If the Detroit Pistons make their selection at fifth overall in the 2023 NBA Draft, there already appears to be a general consensus on which guys are likely to be taken. Villanova’s Cam Whitmore and Houston’s Jarace Walker are two players most expect to be topping the Pistons’ draft board. With the top three selections in the 2023 draft practically set, the Pistons are just waiting to see what the Houston Rockets do at fourth overall to make their decision.
However, Detroit selecting at pick No. 5 is far from a guarantee. General manager Troy Weaver has stated he would listen to trade offers for the pick, and that the team would consider trading back. It is easy to envision a team trading up with Detroit if that team is in love with a high-ceiling prospect like Whitmore or Amen Thompson. How far Detroit is willing to trade back is another issue entirely. Weaver likely will not want to fall back too far. The Pistons are in need of top talents, and it is likely he tries to stay in the top 10 if he trades back.
Ausar Thompson is one potential target if the team trades out of the fifth pick. Thompson could potentially be available at pick No. 7 through 10. For a team that needs shooting and defense, UCF’s Taylor Hendricks could be the ideal prospect to target in a trade back.
Hendricks played well as a one-and-done player at UCF. He averaged 15.1 points, seven rebounds and 1.7 blocks during his lone collegiate season. He may not have the upside of Whitmore or Walker, but Hendricks projects to be at worst, a reliable three-and-D player at the NBA level.
Taylor Hendricks provides defensive versatility that the Detroit Pistons need
In a draft class full of good defensive prospects, Hendricks stands out due to his versatility. The 6-foot-9, 214-pound forward offers the ability to guard nearly every position on a basketball court. He possesses good size and length to guard big men in the post, his length and athleticism allows him to consistently defend wings, and he moves well in space allowing him to hold his own against guards.
In the paint, Hendricks serves well as a help side defender. He utilizes his length and athletic ability to get vertical on shot attempts. His timing on block attempts is sound, and his long wingspan is a deterrent to some shooters from making attempts at the rim. Hendricks rotates well and has good situational awareness, knowing when to go for a block and when to box out.
On the perimeter, Hendricks closes out well. He does not recklessly jump at pump fakes. Hendricks has fluid hips and feet which allow him to stay in front of ball-handlers, and he cuts off driving lanes with ease. He uses his wingspan and instincts to cut off passes and start a fast break in transition.
In Detroit, the Pistons could throw Hendricks anywhere on the court defensively, and the 19-year-old would find a way to make an impact.

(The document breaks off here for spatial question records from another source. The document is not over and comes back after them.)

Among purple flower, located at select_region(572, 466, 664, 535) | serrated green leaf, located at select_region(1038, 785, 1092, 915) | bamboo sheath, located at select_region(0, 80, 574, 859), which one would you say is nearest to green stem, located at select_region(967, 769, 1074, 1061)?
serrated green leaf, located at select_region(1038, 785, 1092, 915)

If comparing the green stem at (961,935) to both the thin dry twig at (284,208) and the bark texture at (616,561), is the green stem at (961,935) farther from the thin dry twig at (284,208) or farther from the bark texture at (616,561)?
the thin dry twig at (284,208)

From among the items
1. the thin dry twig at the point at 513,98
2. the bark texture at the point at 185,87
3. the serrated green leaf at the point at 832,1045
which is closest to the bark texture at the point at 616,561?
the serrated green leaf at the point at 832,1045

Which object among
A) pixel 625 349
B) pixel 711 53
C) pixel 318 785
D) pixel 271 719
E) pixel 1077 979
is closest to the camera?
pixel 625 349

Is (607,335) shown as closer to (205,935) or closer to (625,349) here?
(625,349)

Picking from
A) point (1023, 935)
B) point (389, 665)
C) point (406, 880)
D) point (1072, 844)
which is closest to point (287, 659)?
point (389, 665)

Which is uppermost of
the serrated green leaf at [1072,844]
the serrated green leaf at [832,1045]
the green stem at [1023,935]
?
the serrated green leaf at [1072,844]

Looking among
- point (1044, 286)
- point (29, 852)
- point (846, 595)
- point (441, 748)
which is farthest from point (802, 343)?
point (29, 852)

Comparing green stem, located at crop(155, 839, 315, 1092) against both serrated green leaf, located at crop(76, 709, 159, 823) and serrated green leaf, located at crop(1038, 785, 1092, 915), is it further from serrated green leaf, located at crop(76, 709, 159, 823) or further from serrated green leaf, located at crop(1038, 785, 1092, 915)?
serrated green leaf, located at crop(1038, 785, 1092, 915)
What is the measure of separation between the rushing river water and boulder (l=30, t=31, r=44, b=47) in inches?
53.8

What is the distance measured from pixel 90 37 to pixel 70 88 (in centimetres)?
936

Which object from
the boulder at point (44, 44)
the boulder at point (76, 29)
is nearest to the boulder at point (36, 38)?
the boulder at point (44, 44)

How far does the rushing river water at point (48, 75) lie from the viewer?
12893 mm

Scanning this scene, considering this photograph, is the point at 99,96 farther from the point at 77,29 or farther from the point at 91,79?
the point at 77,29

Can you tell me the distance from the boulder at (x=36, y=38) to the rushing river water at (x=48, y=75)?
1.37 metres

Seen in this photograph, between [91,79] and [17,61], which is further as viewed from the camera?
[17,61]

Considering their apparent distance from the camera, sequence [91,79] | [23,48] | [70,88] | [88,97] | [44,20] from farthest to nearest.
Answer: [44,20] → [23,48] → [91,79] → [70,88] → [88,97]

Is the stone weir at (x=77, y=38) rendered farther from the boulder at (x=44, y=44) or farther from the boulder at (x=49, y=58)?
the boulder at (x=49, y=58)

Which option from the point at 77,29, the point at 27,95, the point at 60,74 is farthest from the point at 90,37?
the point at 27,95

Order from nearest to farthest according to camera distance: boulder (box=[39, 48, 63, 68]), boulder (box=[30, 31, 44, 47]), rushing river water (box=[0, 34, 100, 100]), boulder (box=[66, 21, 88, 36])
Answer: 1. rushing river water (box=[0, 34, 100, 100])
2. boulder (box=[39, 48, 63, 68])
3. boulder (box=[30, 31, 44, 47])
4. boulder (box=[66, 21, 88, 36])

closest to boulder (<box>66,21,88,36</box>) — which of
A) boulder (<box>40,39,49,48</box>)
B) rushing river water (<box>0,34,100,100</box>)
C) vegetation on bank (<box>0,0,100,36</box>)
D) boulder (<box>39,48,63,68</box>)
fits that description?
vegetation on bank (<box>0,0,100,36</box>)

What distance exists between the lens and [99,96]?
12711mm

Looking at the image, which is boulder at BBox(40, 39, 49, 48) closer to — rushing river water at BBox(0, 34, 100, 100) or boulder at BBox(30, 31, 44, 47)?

Taylor Hendricks has a limited offensive game
One area where Hendricks thrives on offense is three-point shooting. He shot 39.4 percent in the 2022-23 season. He was able to make open threes and contested threes at similar rates as well. His shot mechanics are good enough, although his lower half could use some tuning up. But as a catch-and-shoot three-point shooter, he will instantly be an impact player on offense.
Outside of three-point shooting, Hendricks is a work in progress. He has the athletic tools to be a well-rounded offensive player. He has the verticality to be a lob threat in the pick-and-roll. Hendricks has good instincts as a cutter, and he runs well in transition. However, he just has not put things together outside of shooting yet.
Hendricks does not create for himself particularly well, and his handle is average at best. He needs experience creating for others, and he lacks high-level decision-making. His touch around the rim is particularly in need of improvement. Hendricks shot 40 percent on layups in halfcourt sets in 2022-23.
He is 19, and he only spent one year in college. The fact that he is still a work in progress offensively is not particularly surprising. Not every aspect of Hendrick’s offensive game is going to grow into a strength, but he should make strides in some areas.
Taylor Hendricks’ potential fit on the Detroit Pistons
On paper, Hendricks has the build of a power forward in today’s NBA. However, it is easy to see him playing well at small forward as well. A frontcourt of Hendricks, Jalen Duren and Isaiah Stewart would be intriguing from a defensive standpoint. His floor spacing ability provides more room for Cade Cunningham and Jaden Ivey to attack the basket as well.
Hendricks is unlikely to ever become a star in the NBA, but Detroit is in need of reliable three-and-D players. If he finds his way to the Motor City, Hendricks could be a reliable glue guy for the Pistons.